Rows from a spatial reasoning dataset:
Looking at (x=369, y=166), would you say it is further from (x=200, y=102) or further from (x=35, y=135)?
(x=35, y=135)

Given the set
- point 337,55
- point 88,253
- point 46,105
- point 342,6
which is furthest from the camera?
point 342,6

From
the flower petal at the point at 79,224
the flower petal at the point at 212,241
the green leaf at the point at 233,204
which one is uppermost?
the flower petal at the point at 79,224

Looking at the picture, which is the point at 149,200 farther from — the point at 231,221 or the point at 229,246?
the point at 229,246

Work to complete:
Reproduce all of the material above, changing "camera" to "viewer" and keeping everything else the same.

Task answer:
Looking at (x=369, y=166), would you say it is further from (x=200, y=102) or further from (x=35, y=135)?
(x=35, y=135)

Given the set
- point 337,55
- point 88,253
- point 46,105
- point 342,6
which is furthest from the viewer?
point 342,6

From
the flower petal at the point at 79,224
the flower petal at the point at 212,241
the green leaf at the point at 233,204
which one is uppermost?
the flower petal at the point at 79,224

Looking at the picture, which is the point at 149,200 farther from — the point at 231,221 or the point at 229,246?
the point at 229,246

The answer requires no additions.